-------- Extract --------
Description:

Hemingway Ernest


Original Photo of Hemingway’s White Tower Which His Wife Mary Designed to House Their Many Cats & as a Writing Studio for Ernest


Photograph of the White Tower. Silver gelatin black & white, 8” x 9.5”. Built in 1947 on his Finca La Vigia property in San Francisco de Paula, Cuba, at the suggestion of Mary Hemingway, the four story “White Tower” was a place to house their 30 cats, getting them out of the main house, and a place for her husband to write. With a view that went clear to the sea, while Hemingway did go there at times to read or edit what he had written, such as “The Old Man and the Sea,” he did most of his serious writing in the main house. Fine condition.



This photograph is from the personal property of Roberto Herrera Sotolongo, the personal secretary and friend of Ernest Hemingway. Herrera and Hemingway met in 1942, when Herrera became a crewmember aboard Hemingway’s boat the “Pilar”, at the height of World War II, when Hemingway patrolled the Gulf Stream for German submarines for the US Government.
-------- Records shown --------
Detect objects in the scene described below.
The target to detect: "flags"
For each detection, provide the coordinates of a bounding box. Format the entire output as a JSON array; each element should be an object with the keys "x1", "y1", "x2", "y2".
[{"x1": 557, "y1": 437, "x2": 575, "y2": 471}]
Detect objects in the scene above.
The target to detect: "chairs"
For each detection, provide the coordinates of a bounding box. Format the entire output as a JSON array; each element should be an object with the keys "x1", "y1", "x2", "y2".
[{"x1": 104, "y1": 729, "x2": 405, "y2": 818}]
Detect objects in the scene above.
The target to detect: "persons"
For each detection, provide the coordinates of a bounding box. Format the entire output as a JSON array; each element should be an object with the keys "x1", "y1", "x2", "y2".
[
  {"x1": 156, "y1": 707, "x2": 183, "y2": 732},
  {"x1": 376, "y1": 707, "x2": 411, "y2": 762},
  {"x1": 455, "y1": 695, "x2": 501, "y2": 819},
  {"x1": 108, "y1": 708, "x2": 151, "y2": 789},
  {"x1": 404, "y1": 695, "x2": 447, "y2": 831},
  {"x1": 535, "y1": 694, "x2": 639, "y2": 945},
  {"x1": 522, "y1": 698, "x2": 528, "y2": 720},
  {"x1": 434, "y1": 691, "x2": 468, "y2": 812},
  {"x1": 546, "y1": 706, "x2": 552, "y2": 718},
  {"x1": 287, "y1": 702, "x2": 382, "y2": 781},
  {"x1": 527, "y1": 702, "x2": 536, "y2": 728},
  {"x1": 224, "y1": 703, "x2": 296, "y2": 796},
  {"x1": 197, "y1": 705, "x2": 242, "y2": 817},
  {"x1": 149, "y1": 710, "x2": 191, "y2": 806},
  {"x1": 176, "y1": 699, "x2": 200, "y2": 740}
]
--------
Pick up the description of the White Tower photograph after its last sentence and continue it.

Herrera and Hemingway became friends while sharing in their mutual interests of hunting, fishing aboard the “Pilar”, and drinking at their favorite bar, La Floridita. They also attended bullfights, cockfights, and jai alai together, and Herrera, an avid photographer, captured many photos and movies of all these activities. Hemingway called Herrera “El Monstruo” (the Monster), and signed much of his correspondence to Herrera “Mr. Papa”. By the mid-1940s, Hemingway was travelling extensively and for long periods of time, leaving his Cuban home, Finca La Vigia (Lookout Farm), in the hands of Herrera.



After Hemingway’s 1961 suicide, Herrera was appointed to represent Hemingway’s affairs in Cuba, including the deeding of the property and contents of “Finca La Vigia” to the Cuban people “as a place of opportunity for wider education and research, to be maintained in his memory.” The property became a museum, and Herrera acted as Conservator until his death in 1970.